Que recueillir dans les témoignages ? Cette question revient sans arrêt dans nos négociations et débats à l’heure de commencer une capitalisation d’expérience.

Notre première tendance est de constituer une liste des thèmes qui seraient « intéressants ». C’est ce que j’avais essayé de faire en mars 1991 à Cochabamba, Bolivie, au moment de lancer la capitalisation du Priv: en quelques minutes j’avais plus de 50 rubriques possibles ! Heureusement nous en sommes restés là : cette liste nous a servi de référence et d’exemple de toute la diversité existante mais nous ne l’avons pas prise comme guide.

Car en fait nous avons découvert très vite que le témoignage n’est pas là pour recueillir un thème mais un auteur, c’est-à-dire une expérience à travers ses acteurs.

C’est donc vers les différentes caractéristiques des auteurs et le rôle que pouvait jouer le témoignage dans la capitalisation de chacun et de l’ensemble qu’il a fallu nous tourner.

Bien sûr il y a une sorte d’axe thématique qui nous inspire : si nous nous efforçons de capitaliser telle expérience plutôt que telle autre, c’est parce qu’elle semble porteuse de connaissances dans telle ou telle direction. Pour le Priv c’était d’abord toute la question des rapports entre projet et paysans, entre techniciens et paysans. Mais par la suite de nouvelles pistes sont apparues. Si le contexte s’y était prêté, nous aurions par exemple pu réaliser toute une capitalisation sur la question des rapports entre professions, par exemple, car il y avait là matière à bien des réflexions et des apports.

D’informateurs à auteurs ! C’est là un des défis que nous assumons dans la capitalisation. Il s’agit donc que les paysans, les techniciens, en général tous les acteurs directs de l’expérience élaborent leurs acquis, deviennent auteurs de connaissances. Cette priorité a des conséquences importantes dans le travail du témoignage : plus que le recueil d’informations que d’autres élaboreront par la suite ou ailleurs, nous privilégions le rôle du témoignage dans le processus de chacun et de l’ensemble.

Dans cette optique nous avons pu constater au moins quatre dimensions du témoignage : le lancement ou le déblocage de processus personnels et/ou groupaux; le recueil d’informations qui s’expriment rarement sous d’autres formes, telles que le vécu, les anecdotes marquantes; l’élaboration de messages sur la base de l’expérience; la définition des besoins et possibilités de diffusion.

Tout cela bien sûr en fonction de l’auteur de témoignage.

Ainsi, un dirigeant paysan habitué à délivrer des messages au sein d’assemblées ou même dans les médias verra dans le témoignage l’opportunité d’enregistrer ses dires pour qu’ils puissent être transformés en écrits ou en autres produits de diffusion.
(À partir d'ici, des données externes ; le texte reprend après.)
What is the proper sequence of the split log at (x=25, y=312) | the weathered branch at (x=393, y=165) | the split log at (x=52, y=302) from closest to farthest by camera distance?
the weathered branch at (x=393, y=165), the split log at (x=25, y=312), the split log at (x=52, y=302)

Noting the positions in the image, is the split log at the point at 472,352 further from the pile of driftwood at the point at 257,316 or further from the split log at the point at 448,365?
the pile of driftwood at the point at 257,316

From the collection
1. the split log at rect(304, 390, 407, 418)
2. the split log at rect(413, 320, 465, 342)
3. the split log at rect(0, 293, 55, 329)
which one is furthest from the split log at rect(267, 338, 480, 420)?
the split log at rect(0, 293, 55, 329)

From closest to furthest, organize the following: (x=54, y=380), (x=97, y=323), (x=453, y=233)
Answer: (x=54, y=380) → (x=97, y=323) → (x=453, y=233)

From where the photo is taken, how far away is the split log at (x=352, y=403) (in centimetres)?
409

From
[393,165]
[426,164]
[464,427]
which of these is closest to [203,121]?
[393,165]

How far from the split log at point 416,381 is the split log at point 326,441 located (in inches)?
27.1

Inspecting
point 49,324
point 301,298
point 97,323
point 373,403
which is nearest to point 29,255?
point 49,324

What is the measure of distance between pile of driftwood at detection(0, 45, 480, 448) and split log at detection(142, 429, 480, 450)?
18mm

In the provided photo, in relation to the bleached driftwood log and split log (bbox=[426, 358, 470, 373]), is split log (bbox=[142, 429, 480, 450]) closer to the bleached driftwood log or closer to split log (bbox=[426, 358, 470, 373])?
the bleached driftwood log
C’est cela qui le motivera. Alors que d’autres (techniciens ou paysans de base) trouveront là l’occasion d’une prise de parole à laquelle ils ne sont pas habitués et commenceront à y faire leur apprentissage.

Ainsi, un groupe pourra désirer reconstruire et enregistrer une histoire controversée et avancera au rythme des informations et opinions qu’il désire recueillir, alors que pour certains cela sera l’opportunité de se libérer, de raconter, de dire, et la parole commencera par ruisseler dans tous les sens.

Alors, que recueillir dans les témoignages ? Nous croyons souvent que pour améliorer le recueil il s’agit de bien se préparer quant à la thématique. C’est important, mais nous avons vu dans la pratique qu’il s’agissait d’abord de bien se préparer quant à l’auteur, qu’il peut y avoir différentes phases dans un même témoignage, ou qu’un témoignage peut être parfois meilleur s’il se fait en plusieurs fois, par exemple une fois pour prendre la parole, une autre pour approfondir le message, une autre pour améliorer sa forme, etc. Tout dépend si la capitalisation va se poursuivre par l’oral ou si elle va adopter d’autres formes. Tout dépend de l’auteur.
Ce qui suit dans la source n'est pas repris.